> [Exercise brief]:
Write out word for word everything in the passage about the dying woman from "I realized that" down to "source of support.".

Segment Start: Text block

She’s conscious, you idiot.

 

I realized that he wants to believe—and the rest of them as well—that she’s dying without pain. I think it’s cruel of me, but I tell him, no, she is not out of it and she feels lonely and unloved and how could you not call her ahead of time to say you changed your mind and weren’t going be there?

 

I don’t know what it’s like to be her. In my own narrow-mindedness, I think I would like being alone. It’s heartbreaking, though, to see someone alone who doesn’t want to be. To figure out that your friends and your family are no where to be found. That you have less than a handful of caring people who visit you and a niece you were never close to as your primary source of support.

Segment End: Text block
Segment Start: Collected data

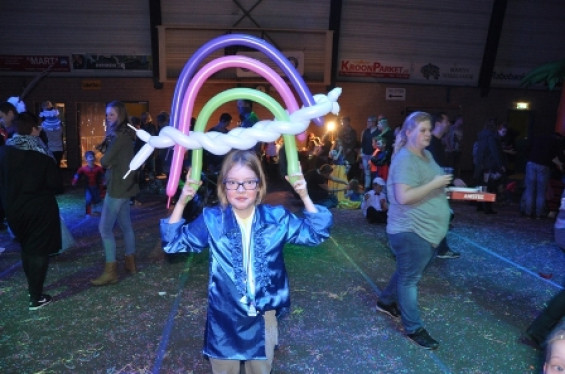 144_2801kidzfestijn17.jpg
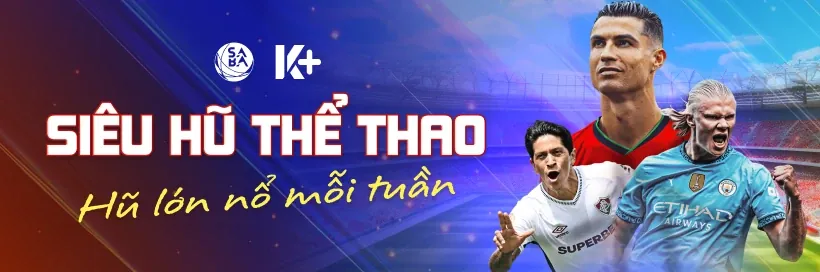 Các chương trình khuyến mãi và ưu đãi hấp dẫn từ rio66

Segment End: Collected data

> [Task response]:
I realized that he wants to believe—and the rest of them as well—that she’s dying without pain. I think it’s cruel of me, but I tell him, no, she is not out of it and she feels lonely and unloved and how could you not call her ahead of time to say you changed your mind and weren’t going be there?

 

I don’t know what it’s like to be her. In my own narrow-mindedness, I think I would like being alone. It’s heartbreaking, though, to see someone alone who doesn’t want to be. To figure out that your friends and your family are no where to be found. That you have less than a handful of caring people who visit you and a niece you were never close to as your primary source of support.